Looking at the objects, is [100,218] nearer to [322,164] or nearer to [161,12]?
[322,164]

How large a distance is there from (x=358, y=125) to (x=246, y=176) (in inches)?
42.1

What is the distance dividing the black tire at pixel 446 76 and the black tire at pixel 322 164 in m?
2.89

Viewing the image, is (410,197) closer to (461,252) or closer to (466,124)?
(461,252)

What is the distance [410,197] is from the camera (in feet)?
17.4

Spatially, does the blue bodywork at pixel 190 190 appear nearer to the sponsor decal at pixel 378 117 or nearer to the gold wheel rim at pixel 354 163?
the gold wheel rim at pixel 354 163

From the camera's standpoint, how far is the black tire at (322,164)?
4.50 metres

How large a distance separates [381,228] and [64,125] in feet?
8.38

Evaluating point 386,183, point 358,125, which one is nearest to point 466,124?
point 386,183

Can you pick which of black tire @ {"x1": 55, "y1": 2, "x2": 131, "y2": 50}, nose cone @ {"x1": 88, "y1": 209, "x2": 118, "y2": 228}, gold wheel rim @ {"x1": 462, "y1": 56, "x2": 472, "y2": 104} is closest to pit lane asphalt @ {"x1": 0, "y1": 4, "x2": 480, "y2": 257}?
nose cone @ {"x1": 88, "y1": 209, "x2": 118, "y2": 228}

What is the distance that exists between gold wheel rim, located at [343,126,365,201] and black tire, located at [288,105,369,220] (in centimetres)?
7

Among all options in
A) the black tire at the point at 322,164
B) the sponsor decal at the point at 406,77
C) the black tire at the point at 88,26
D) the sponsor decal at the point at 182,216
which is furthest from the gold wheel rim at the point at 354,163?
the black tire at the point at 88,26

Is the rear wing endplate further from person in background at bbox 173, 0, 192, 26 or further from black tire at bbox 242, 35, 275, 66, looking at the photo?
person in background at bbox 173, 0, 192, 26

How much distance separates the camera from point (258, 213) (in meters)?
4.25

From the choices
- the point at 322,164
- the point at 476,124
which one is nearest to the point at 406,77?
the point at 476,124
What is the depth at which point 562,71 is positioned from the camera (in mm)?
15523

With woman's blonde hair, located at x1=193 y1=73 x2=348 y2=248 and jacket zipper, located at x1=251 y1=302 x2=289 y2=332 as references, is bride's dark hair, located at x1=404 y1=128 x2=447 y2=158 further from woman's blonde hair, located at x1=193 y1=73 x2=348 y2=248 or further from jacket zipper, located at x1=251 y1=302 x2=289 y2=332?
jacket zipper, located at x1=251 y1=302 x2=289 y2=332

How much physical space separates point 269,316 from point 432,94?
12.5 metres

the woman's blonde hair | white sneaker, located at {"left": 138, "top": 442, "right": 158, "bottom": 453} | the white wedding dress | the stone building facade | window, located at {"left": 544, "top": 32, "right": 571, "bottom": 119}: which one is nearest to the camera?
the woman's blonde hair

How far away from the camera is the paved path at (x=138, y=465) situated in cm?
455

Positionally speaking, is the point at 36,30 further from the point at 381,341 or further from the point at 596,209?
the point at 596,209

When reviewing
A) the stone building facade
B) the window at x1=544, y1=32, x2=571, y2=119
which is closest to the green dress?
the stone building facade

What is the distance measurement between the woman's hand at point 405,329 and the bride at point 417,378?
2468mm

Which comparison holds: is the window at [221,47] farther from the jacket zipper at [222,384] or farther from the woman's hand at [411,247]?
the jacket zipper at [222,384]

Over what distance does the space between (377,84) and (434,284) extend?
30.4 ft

====================

Send back every record, precisely as written.

Looking at the objects, is [100,218] nearer to [322,164] or nearer to [161,12]?
[322,164]

How large a distance is there from (x=358, y=125) to (x=246, y=176) (in inches)?
42.1

What is the distance dividing the black tire at pixel 446 76 and the black tire at pixel 322 164 in m?
2.89

Viewing the image, is (410,197) closer to (461,252) or closer to (466,124)?
(461,252)

What is the distance [410,197] is from the camera (in feet)?
17.4

Spatially, does the blue bodywork at pixel 190 190 appear nearer to the sponsor decal at pixel 378 117 or nearer to the gold wheel rim at pixel 354 163?
the gold wheel rim at pixel 354 163

From the camera's standpoint, how far is the black tire at (322,164)?
4.50 metres

How large a distance separates [381,228] and [64,125] in feet?
8.38

Evaluating point 386,183, point 358,125, which one is nearest to point 466,124?
point 386,183

Can you pick which of black tire @ {"x1": 55, "y1": 2, "x2": 131, "y2": 50}, nose cone @ {"x1": 88, "y1": 209, "x2": 118, "y2": 228}, gold wheel rim @ {"x1": 462, "y1": 56, "x2": 472, "y2": 104} is closest to pit lane asphalt @ {"x1": 0, "y1": 4, "x2": 480, "y2": 257}?
nose cone @ {"x1": 88, "y1": 209, "x2": 118, "y2": 228}

What is the distance that exists between gold wheel rim, located at [343,126,365,201] and black tire, located at [288,105,369,220] (in centimetres)?
7

Among all options in
A) the black tire at the point at 322,164
B) the sponsor decal at the point at 406,77
C) the black tire at the point at 88,26
D) the sponsor decal at the point at 182,216
which is furthest from the gold wheel rim at the point at 354,163?
the black tire at the point at 88,26

Is the rear wing endplate further from person in background at bbox 173, 0, 192, 26 or further from black tire at bbox 242, 35, 275, 66, looking at the photo?
person in background at bbox 173, 0, 192, 26

How much distance separates the camera from point (258, 213) (in meters)?
4.25

From the choices
- the point at 322,164
- the point at 476,124
which one is nearest to the point at 406,77?
the point at 476,124
What is the depth at which point 562,71 is positioned from the camera (in mm)?
15523

With woman's blonde hair, located at x1=193 y1=73 x2=348 y2=248 and jacket zipper, located at x1=251 y1=302 x2=289 y2=332 as references, is bride's dark hair, located at x1=404 y1=128 x2=447 y2=158 further from woman's blonde hair, located at x1=193 y1=73 x2=348 y2=248 or further from jacket zipper, located at x1=251 y1=302 x2=289 y2=332?
jacket zipper, located at x1=251 y1=302 x2=289 y2=332

How much physical space separates point 269,316 from point 432,94?
12.5 metres

the woman's blonde hair | white sneaker, located at {"left": 138, "top": 442, "right": 158, "bottom": 453} | the white wedding dress | the stone building facade | window, located at {"left": 544, "top": 32, "right": 571, "bottom": 119}: which one is nearest to the camera?
the woman's blonde hair

How far away from the camera is the paved path at (x=138, y=465) situated in cm?
455

Positionally speaking, is the point at 36,30 further from the point at 381,341 or further from the point at 596,209?
the point at 596,209

When reviewing
A) the stone building facade
B) the window at x1=544, y1=32, x2=571, y2=119
which is closest to the green dress?
the stone building facade

What is the distance measurement between the woman's hand at point 405,329 and the bride at point 417,378?
2468mm

Which comparison holds: is the window at [221,47] farther from the jacket zipper at [222,384] or farther from the woman's hand at [411,247]?
the jacket zipper at [222,384]

Over what distance does the space between (377,84) and (434,284) extend?
30.4 ft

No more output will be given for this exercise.